Au début, la lithographie ou la gravure sur bois étaient surtout utilisées pour reproduire sur cartes postales les dessins dus à l'imagination des artistes ; aujourd'hui, la photographie sert presque toujours à les obtenir. 
On emploie concurremment la photogravure, les procédés phototypiques et la photographie rotative au gélatino-bromure d'argent. Le dernier cri est l'échange de cartes originales faites à la main. 

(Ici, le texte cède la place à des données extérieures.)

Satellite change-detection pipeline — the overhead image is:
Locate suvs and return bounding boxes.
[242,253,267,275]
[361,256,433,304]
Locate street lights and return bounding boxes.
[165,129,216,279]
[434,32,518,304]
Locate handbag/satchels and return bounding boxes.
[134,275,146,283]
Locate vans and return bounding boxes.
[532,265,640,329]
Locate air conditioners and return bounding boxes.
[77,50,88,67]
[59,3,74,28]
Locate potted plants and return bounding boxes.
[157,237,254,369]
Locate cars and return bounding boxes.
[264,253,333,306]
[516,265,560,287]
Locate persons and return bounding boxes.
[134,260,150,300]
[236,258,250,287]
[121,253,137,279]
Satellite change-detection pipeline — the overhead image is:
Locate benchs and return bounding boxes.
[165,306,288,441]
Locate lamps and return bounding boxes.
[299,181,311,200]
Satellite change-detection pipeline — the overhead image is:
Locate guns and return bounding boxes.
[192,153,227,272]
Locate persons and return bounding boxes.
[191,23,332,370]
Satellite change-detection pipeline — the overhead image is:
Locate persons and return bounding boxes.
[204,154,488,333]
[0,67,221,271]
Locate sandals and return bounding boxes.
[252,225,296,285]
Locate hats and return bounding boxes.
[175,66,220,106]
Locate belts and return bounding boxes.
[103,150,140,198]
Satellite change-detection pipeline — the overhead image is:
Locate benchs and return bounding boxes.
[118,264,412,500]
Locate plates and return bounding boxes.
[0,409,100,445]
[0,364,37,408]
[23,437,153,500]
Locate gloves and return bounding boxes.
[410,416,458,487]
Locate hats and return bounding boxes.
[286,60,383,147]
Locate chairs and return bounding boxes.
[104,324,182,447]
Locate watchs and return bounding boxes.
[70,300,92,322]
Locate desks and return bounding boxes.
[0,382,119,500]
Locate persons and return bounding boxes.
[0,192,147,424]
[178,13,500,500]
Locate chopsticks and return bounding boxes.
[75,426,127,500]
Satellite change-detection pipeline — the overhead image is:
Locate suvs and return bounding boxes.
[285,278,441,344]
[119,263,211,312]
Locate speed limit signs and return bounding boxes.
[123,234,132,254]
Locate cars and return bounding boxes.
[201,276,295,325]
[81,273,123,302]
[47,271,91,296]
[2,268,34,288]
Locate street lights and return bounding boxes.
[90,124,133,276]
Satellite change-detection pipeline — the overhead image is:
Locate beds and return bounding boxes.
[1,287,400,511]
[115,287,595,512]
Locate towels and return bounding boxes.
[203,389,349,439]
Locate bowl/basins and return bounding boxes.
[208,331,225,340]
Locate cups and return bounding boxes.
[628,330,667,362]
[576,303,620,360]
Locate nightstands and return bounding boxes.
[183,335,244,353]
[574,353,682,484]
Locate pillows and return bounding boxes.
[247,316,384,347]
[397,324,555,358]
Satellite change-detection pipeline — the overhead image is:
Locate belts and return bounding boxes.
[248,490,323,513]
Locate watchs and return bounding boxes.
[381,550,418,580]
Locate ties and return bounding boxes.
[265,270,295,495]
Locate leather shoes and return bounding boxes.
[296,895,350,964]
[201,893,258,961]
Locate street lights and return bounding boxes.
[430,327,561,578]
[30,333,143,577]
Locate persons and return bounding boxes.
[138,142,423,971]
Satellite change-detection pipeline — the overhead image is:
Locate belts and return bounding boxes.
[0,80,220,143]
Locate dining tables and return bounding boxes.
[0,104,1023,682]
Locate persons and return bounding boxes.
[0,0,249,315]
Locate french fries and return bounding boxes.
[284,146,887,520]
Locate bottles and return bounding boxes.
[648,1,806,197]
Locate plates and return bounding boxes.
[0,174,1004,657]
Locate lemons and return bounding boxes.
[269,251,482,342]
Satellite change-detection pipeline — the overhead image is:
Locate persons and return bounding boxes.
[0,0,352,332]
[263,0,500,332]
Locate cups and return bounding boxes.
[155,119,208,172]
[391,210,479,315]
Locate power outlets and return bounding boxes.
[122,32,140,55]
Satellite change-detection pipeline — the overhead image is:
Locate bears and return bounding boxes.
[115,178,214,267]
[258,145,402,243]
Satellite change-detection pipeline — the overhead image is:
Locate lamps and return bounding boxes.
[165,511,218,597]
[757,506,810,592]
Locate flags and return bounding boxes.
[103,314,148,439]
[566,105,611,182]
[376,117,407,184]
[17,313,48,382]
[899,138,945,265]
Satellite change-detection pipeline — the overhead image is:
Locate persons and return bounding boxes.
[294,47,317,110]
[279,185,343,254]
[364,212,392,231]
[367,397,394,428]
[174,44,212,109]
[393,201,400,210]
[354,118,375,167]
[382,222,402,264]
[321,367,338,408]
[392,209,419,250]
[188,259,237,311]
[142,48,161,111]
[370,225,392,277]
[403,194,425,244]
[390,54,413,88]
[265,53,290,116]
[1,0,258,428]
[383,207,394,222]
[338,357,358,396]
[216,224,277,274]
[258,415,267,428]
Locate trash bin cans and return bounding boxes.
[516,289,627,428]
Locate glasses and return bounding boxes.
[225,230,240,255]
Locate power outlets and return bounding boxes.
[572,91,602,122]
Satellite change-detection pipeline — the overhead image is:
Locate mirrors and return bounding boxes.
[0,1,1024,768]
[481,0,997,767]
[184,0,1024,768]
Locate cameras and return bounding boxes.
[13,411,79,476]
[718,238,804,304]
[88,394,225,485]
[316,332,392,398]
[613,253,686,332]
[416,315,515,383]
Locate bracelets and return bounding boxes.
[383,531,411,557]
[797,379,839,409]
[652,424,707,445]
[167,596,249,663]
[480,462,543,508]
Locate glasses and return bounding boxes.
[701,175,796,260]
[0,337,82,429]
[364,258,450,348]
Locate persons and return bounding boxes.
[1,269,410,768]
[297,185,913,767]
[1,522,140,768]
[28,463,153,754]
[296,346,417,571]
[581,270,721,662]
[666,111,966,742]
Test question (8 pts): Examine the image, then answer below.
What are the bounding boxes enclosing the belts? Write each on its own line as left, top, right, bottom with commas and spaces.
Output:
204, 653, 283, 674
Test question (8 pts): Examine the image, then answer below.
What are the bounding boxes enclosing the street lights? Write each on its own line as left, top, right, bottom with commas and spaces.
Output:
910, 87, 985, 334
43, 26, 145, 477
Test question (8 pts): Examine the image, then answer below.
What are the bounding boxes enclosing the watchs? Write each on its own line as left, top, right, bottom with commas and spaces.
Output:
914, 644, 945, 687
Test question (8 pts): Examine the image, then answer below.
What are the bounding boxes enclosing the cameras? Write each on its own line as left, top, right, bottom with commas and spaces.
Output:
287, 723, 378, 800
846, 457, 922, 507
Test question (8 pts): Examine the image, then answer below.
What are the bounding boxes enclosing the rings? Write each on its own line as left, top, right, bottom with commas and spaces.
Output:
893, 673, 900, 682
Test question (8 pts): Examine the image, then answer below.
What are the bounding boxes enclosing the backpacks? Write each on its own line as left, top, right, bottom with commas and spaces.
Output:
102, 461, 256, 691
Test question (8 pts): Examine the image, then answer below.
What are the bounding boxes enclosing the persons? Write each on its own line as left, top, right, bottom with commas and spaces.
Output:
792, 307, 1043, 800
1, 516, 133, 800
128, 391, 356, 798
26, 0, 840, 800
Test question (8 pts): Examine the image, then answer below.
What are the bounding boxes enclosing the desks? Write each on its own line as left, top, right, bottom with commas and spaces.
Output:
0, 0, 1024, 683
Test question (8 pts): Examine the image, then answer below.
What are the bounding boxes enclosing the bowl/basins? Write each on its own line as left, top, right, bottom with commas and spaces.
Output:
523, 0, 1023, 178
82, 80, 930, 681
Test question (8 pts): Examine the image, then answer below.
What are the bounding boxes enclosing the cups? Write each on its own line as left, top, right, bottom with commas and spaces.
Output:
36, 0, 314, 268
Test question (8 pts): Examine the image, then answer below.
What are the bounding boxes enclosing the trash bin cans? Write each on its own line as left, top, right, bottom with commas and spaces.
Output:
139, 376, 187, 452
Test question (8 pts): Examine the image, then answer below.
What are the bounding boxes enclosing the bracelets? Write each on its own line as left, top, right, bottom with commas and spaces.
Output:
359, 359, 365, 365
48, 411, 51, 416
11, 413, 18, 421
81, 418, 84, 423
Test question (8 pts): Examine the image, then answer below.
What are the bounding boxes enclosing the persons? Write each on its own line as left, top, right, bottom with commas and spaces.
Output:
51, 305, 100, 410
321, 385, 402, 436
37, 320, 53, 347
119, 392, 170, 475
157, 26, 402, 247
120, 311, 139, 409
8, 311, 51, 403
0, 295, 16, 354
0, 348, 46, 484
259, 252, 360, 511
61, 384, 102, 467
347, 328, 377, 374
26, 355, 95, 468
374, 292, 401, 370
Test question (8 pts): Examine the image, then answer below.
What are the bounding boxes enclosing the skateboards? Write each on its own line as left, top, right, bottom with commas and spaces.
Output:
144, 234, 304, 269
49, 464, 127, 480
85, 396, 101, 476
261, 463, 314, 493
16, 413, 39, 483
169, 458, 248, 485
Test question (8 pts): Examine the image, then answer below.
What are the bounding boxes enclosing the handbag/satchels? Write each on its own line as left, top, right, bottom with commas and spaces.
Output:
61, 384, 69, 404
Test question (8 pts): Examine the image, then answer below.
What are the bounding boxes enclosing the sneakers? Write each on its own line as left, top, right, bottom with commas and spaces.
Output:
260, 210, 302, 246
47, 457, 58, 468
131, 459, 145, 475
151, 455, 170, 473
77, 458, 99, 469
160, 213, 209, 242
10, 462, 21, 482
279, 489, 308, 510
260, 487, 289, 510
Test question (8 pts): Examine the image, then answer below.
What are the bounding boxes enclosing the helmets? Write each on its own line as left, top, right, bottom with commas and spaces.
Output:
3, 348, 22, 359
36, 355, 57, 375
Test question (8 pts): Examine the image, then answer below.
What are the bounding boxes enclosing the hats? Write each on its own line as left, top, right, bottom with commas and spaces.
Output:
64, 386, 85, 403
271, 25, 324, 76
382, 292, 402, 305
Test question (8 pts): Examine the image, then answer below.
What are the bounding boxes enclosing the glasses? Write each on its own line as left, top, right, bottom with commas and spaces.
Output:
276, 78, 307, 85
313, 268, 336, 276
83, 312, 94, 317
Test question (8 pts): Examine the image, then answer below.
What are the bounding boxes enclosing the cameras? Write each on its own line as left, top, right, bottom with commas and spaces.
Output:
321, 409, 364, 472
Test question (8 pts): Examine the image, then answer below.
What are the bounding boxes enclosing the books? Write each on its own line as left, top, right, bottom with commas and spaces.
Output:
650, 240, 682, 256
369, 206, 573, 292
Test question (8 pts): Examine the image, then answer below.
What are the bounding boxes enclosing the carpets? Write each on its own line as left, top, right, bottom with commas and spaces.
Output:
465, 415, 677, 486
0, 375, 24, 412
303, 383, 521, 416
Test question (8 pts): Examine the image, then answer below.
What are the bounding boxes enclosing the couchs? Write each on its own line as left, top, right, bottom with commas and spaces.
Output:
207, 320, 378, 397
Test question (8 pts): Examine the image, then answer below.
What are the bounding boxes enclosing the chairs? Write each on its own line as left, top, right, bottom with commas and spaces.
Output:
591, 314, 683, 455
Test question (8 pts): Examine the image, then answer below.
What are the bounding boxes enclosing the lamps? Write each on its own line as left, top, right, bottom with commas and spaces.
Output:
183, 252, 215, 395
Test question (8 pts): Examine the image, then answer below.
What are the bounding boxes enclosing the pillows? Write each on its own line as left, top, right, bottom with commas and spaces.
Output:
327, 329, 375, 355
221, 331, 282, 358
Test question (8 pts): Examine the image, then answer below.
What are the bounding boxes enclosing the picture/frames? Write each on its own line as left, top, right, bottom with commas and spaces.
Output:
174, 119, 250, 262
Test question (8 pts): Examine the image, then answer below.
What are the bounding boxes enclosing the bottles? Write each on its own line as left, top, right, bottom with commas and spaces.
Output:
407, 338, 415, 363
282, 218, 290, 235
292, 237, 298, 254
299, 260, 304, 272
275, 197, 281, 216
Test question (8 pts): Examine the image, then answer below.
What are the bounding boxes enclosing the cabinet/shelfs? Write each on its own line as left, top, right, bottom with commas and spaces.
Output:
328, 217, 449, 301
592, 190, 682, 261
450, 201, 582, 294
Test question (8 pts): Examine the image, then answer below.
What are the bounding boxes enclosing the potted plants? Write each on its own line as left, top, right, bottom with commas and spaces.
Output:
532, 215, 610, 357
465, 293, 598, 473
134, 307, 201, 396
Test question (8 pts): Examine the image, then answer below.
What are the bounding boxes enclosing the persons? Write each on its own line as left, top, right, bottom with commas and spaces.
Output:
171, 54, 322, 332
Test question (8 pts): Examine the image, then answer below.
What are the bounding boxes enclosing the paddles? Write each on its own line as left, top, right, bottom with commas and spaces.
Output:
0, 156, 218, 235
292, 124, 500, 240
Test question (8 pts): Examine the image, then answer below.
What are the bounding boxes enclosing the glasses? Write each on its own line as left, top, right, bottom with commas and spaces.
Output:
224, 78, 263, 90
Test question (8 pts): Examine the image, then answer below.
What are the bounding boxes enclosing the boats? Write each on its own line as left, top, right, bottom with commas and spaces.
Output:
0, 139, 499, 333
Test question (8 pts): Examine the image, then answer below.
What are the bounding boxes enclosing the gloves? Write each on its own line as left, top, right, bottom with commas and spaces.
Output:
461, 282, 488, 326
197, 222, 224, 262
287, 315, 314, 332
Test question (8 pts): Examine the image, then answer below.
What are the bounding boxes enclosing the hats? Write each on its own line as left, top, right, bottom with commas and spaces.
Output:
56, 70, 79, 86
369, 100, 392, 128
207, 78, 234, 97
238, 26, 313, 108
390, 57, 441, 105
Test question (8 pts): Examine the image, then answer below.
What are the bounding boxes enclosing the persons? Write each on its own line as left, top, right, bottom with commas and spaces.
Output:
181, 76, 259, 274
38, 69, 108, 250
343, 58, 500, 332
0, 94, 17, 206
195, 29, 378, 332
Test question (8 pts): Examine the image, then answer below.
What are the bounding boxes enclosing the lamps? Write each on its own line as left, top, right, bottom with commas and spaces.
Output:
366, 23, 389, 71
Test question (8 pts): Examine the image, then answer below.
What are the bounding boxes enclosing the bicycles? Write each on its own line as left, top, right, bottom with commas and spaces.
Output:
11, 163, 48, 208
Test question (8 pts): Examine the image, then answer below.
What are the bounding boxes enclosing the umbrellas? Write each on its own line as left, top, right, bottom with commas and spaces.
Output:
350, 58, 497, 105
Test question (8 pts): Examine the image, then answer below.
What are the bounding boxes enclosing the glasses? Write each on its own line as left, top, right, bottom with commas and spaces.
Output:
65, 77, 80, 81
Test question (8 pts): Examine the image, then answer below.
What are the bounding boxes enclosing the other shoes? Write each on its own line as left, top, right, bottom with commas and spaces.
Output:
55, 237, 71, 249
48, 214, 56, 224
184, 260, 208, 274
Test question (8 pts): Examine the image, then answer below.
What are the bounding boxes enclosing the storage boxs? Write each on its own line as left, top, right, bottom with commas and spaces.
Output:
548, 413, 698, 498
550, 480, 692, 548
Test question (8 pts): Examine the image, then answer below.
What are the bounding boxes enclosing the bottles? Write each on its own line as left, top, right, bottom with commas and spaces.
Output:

Ceux qui manient facilement le crayon ou qui possèdent du talent pour la peinture, reproduisent de délicieux dessins, d'admirables aquarelles, ils en créent même d'inédits ; on vend des cartes préparées pour cet usage. 
Une collection de pareilles cartes aurait l'avantage d'être unique de son espèce, et pourrait avoir un prix réel. A défaut de talent, beaucoup de photographes amateurs utilisent leurs clichés au tirage  de cartes absolument inédites.
La plupart des fabricants de papier sensible fabriquent aussi des cartes postales toutes sensibilisées. Telles sont les cartes Marion au ferro-prussiate, Lumière au citrate, Guilleminot au lactate,  Tambour au gélatino-citrate, etc. Les pochettes contenant ces cartes postales renferment leur mode d'emploi. Les cartes commerciales ont l'avantage de rester planes, quand on a soin de les sécher entre deux buvards, et de donner des tons se rapprochant de ceux de la phototypie.

A quelles conditions les cartes postales illustrées sont-elles admises à circuler dans le service des Postes ? Le Journal officiel a publié, le 20 novembre dernier, un arrêté ministériel qui introduit certaines modifications importantes dans la réglementation assez "chinoise" applicable jusqu'ici, et la codifie pour la France,  en attendant que le Congrès de Rome applique au régime international les réformes réclamées depuis si longtemps.